This repository is for a course Project in Machine Learning
- Increasing energy consumption and environmental impact necessitate innovative solutions.
- Traditional methods of tracking household electricity lack detail, resulting in inefficient energy use and higher bills.
- Our project utilizes advanced machine-learning techniques to address these challenges.
- By leveraging submeter readings and regression models, we accurately predict and categorize electricity consumption by individual appliances.
- This empowers homeowners with precise insights to optimize energy usage, reduce costs, and contribute to sustainability.
- Our project employs diverse machine-learning techniques to predict household electricity usage accurately.
- Analyzing submeter readings from various appliances enables us to understand energy usage patterns and consumption behaviors.
- We aim to develop a high-performing model that identifies energy-hungry appliances and optimizes usage.
- This initiative could revolutionize energy management, promoting sustainability and cost reduction.
- The model's versatility extends to smart grid management and energy-efficient urban planning.
- Ultimately, our goal is to empower individuals and communities to make informed decisions and reduce the ecological footprint of electricity consumption.
- The dataset contains six months of electricity consumption records from January 2007 to June 2007 for a household.
- It includes various metrics such as global active power, global reactive power, voltage, and global intensity.
- Sub-metering data is available for specific areas within the home, including the kitchen, laundry room, electric water heater, and air conditioner.
- With a total of 260,640 measurements, this dataset is valuable for comprehending and analyzing patterns in household electricity consumption.
- Data preprocessing techniques have been applied to ensure the dataset's quality and usability for analysis.

Our main objective is to develop a predictive model for predicting household electricity consumption by employing machine learning algorithms.
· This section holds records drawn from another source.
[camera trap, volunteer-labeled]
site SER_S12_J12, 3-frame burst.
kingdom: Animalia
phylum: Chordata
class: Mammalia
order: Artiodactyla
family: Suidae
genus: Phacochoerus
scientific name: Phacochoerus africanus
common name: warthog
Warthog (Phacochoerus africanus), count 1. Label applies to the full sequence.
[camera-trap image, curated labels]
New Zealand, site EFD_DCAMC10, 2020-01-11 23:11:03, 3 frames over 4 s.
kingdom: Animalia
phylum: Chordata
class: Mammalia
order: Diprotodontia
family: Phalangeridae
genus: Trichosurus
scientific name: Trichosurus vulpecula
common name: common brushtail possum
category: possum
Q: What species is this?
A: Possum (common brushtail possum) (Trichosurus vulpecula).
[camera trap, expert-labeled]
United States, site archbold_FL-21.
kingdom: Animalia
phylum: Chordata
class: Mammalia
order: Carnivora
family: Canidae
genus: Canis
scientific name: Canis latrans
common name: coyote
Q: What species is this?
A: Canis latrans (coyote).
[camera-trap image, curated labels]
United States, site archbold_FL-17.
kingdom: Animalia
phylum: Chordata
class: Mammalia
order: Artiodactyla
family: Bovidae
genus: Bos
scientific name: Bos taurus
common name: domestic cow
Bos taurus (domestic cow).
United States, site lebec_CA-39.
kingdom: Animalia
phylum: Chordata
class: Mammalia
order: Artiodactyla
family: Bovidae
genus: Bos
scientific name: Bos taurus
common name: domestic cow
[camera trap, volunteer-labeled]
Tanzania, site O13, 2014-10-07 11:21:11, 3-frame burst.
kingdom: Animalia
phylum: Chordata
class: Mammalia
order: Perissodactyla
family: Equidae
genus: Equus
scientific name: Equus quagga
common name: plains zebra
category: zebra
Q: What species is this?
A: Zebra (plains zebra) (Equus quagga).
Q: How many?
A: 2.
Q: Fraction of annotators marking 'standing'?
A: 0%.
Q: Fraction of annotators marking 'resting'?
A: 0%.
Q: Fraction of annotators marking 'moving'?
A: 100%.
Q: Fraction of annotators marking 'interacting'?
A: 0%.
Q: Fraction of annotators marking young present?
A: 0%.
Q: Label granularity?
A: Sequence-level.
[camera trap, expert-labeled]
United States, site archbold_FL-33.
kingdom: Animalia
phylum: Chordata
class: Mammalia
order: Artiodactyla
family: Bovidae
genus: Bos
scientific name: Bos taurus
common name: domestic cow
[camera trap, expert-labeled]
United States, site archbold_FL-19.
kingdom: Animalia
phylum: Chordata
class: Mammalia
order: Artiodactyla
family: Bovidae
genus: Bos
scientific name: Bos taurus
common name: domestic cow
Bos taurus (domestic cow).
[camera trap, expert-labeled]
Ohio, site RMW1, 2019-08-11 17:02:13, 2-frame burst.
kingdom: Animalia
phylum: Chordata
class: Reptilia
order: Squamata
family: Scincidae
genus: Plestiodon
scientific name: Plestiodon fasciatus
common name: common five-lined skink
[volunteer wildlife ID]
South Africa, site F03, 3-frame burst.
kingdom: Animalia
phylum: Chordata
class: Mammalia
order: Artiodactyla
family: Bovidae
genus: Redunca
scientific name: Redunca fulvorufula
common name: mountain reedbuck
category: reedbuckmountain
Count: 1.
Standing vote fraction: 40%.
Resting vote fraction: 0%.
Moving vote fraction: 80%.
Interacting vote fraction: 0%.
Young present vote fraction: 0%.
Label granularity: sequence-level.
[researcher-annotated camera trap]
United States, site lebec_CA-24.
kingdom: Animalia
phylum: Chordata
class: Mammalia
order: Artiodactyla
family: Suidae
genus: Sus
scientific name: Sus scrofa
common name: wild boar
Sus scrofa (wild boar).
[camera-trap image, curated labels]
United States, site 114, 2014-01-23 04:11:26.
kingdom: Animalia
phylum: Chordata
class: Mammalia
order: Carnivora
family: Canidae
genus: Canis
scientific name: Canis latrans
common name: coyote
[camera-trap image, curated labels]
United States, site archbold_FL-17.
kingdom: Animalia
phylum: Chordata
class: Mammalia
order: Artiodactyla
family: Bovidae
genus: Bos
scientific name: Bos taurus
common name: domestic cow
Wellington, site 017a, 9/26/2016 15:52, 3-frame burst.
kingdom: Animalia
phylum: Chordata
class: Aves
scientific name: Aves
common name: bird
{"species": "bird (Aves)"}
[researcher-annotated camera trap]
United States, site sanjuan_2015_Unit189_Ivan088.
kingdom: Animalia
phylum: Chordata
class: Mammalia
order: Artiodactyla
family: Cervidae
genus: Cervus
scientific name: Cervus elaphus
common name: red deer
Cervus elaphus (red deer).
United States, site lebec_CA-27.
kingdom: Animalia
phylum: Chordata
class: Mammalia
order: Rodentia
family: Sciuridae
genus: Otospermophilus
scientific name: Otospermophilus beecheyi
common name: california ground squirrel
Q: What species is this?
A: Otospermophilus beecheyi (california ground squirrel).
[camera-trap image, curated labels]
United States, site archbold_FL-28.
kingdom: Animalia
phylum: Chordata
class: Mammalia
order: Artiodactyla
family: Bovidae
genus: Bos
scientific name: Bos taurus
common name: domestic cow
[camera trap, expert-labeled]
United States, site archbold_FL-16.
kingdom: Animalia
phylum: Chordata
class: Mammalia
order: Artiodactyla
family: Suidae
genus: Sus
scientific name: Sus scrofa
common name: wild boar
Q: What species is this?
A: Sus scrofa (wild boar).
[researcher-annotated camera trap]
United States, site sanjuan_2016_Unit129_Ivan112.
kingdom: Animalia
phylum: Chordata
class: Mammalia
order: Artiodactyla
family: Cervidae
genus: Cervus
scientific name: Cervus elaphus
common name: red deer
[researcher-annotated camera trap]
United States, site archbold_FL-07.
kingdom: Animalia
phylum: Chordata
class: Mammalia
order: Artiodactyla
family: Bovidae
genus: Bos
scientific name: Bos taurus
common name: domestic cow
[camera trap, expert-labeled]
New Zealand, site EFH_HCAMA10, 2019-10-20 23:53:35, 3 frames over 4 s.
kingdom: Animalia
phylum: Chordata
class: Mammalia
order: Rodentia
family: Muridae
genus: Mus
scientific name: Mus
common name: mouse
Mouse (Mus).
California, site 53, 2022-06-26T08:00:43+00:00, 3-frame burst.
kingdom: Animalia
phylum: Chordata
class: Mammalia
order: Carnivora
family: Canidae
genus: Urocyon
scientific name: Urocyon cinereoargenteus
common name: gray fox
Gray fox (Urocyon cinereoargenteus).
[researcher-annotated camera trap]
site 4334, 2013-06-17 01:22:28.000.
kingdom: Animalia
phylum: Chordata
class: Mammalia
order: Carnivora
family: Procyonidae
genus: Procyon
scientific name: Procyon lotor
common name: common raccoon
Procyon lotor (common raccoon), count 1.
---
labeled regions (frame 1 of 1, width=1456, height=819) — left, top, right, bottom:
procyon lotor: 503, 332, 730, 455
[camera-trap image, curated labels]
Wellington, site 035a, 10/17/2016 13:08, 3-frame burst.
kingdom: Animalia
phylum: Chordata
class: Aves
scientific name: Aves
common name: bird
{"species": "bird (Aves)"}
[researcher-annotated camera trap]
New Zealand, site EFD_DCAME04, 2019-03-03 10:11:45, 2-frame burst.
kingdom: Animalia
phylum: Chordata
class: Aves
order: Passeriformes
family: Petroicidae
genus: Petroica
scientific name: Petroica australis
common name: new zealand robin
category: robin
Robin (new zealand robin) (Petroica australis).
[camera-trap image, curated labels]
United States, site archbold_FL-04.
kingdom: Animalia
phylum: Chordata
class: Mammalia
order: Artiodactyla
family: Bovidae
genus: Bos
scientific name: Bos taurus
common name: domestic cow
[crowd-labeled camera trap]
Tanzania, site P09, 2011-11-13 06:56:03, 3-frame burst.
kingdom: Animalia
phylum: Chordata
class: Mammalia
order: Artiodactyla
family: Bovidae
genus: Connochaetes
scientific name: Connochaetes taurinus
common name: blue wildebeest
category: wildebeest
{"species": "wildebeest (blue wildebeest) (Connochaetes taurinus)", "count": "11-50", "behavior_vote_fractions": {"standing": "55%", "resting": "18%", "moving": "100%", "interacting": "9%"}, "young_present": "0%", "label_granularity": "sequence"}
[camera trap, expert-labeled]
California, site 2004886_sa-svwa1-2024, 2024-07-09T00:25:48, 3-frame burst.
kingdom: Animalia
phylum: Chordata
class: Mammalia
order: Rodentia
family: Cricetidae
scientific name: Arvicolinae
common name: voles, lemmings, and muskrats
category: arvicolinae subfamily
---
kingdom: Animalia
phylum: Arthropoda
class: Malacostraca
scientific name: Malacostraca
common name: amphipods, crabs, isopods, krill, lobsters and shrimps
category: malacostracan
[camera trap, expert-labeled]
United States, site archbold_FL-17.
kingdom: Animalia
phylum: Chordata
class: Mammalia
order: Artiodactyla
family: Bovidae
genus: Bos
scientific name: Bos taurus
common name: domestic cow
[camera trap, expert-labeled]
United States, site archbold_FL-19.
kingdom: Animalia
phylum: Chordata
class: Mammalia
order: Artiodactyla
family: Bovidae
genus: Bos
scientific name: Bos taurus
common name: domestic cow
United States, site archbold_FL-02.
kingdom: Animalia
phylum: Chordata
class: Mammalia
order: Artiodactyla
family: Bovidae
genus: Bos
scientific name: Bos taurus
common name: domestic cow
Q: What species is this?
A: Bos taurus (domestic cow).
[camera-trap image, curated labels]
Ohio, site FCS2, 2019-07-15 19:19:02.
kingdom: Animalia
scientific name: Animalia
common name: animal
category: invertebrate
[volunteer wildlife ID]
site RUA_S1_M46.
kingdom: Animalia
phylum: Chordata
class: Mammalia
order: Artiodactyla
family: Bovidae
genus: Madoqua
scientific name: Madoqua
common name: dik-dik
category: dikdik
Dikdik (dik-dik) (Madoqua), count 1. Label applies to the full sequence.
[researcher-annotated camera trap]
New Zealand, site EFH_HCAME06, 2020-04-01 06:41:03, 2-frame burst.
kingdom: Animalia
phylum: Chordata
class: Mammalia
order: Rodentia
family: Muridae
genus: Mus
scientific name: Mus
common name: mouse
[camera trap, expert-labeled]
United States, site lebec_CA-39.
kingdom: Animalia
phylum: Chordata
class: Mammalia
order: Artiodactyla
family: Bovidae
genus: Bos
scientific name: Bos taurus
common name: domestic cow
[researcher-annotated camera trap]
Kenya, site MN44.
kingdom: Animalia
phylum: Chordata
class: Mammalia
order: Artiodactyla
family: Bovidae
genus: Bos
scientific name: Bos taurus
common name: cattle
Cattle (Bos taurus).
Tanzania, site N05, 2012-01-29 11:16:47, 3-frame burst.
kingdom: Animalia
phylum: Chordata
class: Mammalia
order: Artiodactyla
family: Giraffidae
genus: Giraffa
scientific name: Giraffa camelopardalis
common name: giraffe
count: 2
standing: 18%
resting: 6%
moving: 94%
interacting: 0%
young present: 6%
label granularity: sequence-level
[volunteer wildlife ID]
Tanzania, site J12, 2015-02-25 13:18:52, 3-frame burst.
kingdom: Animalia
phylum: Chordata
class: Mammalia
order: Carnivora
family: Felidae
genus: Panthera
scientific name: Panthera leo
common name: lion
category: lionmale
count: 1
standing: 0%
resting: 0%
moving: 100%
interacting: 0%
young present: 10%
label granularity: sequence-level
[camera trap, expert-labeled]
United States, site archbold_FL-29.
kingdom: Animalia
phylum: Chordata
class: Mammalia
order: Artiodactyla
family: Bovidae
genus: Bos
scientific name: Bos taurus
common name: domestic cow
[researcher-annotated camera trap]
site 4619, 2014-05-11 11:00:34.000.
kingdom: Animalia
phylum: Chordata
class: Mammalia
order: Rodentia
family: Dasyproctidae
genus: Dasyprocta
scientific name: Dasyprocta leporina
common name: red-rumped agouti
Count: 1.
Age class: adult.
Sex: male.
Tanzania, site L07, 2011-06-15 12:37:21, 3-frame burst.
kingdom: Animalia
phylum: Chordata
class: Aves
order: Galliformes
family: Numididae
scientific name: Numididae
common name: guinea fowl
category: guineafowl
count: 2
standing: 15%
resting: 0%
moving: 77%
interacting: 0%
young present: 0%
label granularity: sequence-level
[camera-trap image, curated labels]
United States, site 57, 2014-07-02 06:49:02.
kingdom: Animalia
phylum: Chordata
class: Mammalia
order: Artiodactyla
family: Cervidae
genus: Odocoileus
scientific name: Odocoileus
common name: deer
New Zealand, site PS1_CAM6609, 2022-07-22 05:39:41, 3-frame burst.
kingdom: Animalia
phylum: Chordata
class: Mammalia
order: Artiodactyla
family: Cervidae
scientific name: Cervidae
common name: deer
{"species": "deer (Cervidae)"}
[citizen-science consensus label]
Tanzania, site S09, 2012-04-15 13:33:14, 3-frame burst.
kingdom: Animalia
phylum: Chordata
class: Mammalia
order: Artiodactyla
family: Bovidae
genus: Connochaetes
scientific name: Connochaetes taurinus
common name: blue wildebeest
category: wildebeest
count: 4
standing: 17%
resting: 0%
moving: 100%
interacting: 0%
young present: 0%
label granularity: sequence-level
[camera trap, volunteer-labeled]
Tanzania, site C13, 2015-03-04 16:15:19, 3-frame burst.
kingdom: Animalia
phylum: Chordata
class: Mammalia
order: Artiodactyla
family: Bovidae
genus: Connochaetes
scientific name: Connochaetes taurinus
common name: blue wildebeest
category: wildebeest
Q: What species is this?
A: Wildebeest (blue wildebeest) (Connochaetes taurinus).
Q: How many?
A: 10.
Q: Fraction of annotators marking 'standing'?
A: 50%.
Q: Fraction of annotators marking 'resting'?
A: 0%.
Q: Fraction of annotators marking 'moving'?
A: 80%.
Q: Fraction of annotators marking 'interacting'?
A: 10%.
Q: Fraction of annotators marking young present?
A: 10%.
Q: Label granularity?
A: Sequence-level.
In addressing the regression problem, we have explored different ML regression algorithms on the Dataset.
1. Data Preprocessing
• Label Encoding
• Categorical Encoding
• One-Hot Encoding
• Feature Selection
• Target Variable
2. Data Splitting
In order to objectively assess the model’s performance, the dataset was methodically partitioned into distinct training and testing subsets. The training set comprised 80 percent of the data, serving as the foundation for model development, while the testing set constituted the remaining 20 percent, providing an independent dataset for rigorous model evaluation.
3. Models
(a) Linear Regression
(b) SGD (Stochastic Gradient Descent) Regression
(c) Ridge Regression
(d) Bayesian Regression
(e) Lasso Regression
(f) Decision Trees
(g) Random Forest Regressor
(h) MLP Regressor
(i) K Neighbours Regressor
4. Model Evaluation
The model’s performance was rigorously evaluated using three key metrics:
(a) Mean Squared Error (MSE)
(b) Root Mean Squared Error (RMSE)
(c) R-squared (R2) Score
5. RESULT AND ANALYSIS
After trying out all the regression models, we collected results for all of them and compared them using established metrics like MSE, RMSE, and R2 Score. Random Forest gave us the best results.